As mentioned in the first section, the initial motivation of L-Isomap is the first topic, that is, improving the computational efficiency of the global approaches. By approximating a large global computation through calculations of a much smaller set, L-Isomap significantly decreases the computational complexity of Isomap to almost linearly increasing with the number of input data set, which makes L-Isomap comparable to the local approaches in this point.

The main motivation of EL-Isomap is changed to the second topic, that is, enlarging the range of data manifolds, on which the global approaches can implement effective manifold learning. Furthermore, the algorithm also inherits the high efficiency property of L-Isomap.

Particularly, the construction of EL-Isomap is motivated heuristically by the following facts.
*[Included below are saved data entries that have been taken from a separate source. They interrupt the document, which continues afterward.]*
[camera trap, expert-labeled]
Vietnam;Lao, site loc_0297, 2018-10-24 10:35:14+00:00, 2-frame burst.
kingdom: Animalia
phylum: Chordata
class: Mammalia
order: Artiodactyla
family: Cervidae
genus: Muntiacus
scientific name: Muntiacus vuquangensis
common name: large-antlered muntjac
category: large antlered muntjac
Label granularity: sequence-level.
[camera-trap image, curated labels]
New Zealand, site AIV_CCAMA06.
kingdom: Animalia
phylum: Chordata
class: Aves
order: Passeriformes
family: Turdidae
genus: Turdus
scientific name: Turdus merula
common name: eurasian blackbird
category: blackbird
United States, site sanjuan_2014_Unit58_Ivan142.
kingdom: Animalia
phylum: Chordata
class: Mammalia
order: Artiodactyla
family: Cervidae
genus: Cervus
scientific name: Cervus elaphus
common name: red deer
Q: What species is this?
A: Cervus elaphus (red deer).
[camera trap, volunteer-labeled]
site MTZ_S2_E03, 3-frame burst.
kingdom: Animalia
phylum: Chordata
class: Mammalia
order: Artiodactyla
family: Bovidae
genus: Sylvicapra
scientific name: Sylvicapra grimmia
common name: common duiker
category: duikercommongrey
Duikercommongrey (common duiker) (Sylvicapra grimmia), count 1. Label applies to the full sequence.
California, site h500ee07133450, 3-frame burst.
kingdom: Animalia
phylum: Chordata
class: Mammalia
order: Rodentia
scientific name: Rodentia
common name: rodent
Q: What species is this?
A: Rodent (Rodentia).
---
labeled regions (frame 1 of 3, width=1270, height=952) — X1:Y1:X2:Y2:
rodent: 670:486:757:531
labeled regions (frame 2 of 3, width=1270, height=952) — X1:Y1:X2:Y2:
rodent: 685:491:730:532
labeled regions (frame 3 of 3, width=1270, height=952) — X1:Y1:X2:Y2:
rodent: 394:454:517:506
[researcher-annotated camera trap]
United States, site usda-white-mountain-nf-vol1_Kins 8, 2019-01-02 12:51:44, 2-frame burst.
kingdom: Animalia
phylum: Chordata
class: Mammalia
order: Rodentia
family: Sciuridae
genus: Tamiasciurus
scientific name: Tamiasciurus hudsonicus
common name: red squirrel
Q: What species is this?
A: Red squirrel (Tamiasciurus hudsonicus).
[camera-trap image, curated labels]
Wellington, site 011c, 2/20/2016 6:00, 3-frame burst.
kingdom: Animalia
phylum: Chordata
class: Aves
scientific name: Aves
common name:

The related information utilized by Isomap is the estimated geodesic distances between all data pairs, while, for the L-Isomap, those become the estimated geodesic distances between all data and the landmarks, a small subset of the original data set. Except the reduction of computational complexity, this also brings another extra advantage to L-Isomap: even when some of the geodesic distances (between nonlandmarks) are impossible, or not easy, or not faithful to be estimated (as the geodesic distance between A and B in Figure 1), L-Isomap can still take effect. So far, the first advantage is confirmed and emphasized in the applications of L-Isomap. Yet the second one is still exhibited very limitedly and almost ignored by the users of the method [9, 16]. The reason is that the extensive effective range brought by L-Isomap is still not conspicuous. Through developing the EL-Isomap, which utilizes the information decreased to the estimated geodesic distances between each input datum and part of the corresponding landmarks, we aim at highlighting the second advantage to let it also be a focus of attention.